───── Records ─────
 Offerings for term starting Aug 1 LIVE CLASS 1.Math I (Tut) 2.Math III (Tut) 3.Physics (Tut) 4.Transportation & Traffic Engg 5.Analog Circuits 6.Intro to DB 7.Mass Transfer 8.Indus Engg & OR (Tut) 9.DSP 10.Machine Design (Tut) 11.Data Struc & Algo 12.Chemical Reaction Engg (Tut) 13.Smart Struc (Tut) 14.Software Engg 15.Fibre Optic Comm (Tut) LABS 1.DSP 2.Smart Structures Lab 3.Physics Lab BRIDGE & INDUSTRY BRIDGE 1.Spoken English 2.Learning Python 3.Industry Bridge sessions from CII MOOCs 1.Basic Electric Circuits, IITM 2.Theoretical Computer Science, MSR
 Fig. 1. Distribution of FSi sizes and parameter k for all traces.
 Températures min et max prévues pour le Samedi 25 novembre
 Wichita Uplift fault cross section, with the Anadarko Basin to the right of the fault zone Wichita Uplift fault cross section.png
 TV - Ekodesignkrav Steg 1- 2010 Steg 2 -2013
─────
───── Records ─────
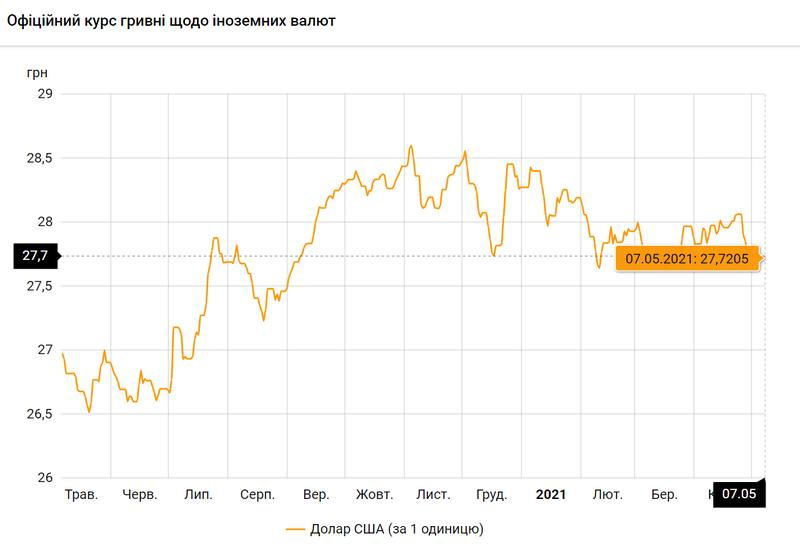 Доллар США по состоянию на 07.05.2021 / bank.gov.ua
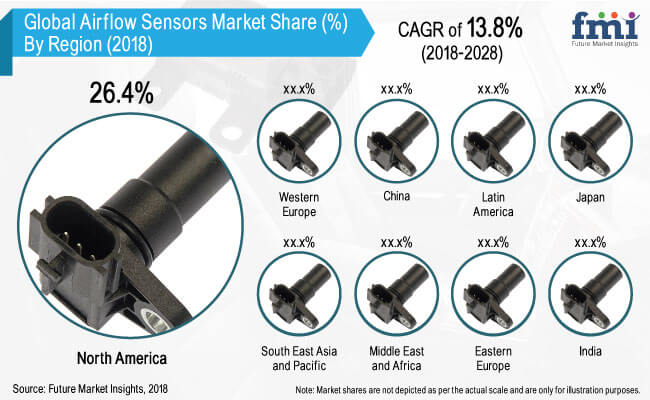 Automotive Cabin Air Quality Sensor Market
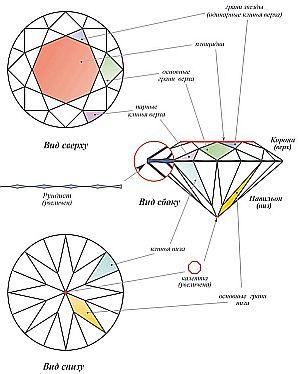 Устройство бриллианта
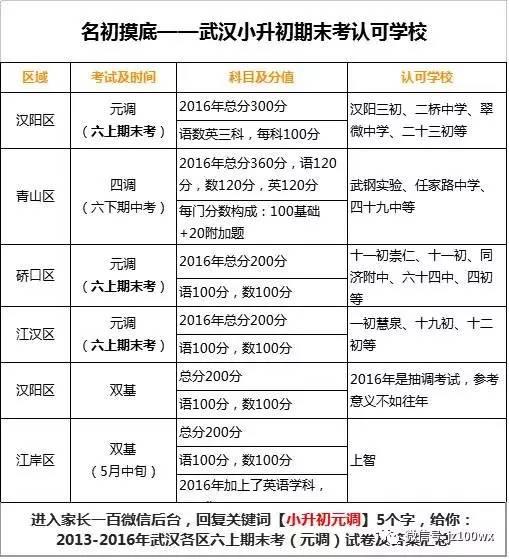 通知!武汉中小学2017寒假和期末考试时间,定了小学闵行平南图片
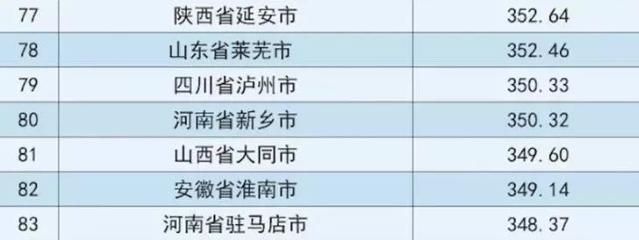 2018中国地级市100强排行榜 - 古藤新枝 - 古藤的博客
─────
● **Problem details**: Look above for the line holding "Offerings for term", then set down exactly that line and every line after it up to and including the line holding "Températures min et", with nothing else.

● **Solution below**:
 Offerings for term starting Aug 1 LIVE CLASS 1.Math I (Tut) 2.Math III (Tut) 3.Physics (Tut) 4.Transportation & Traffic Engg 5.Analog Circuits 6.Intro to DB 7.Mass Transfer 8.Indus Engg & OR (Tut) 9.DSP 10.Machine Design (Tut) 11.Data Struc & Algo 12.Chemical Reaction Engg (Tut) 13.Smart Struc (Tut) 14.Software Engg 15.Fibre Optic Comm (Tut) LABS 1.DSP 2.Smart Structures Lab 3.Physics Lab BRIDGE & INDUSTRY BRIDGE 1.Spoken English 2.Learning Python 3.Industry Bridge sessions from CII MOOCs 1.Basic Electric Circuits, IITM 2.Theoretical Computer Science, MSR
 Fig. 1. Distribution of FSi sizes and parameter k for all traces.
 Températures min et max prévues pour le Samedi 25 novembre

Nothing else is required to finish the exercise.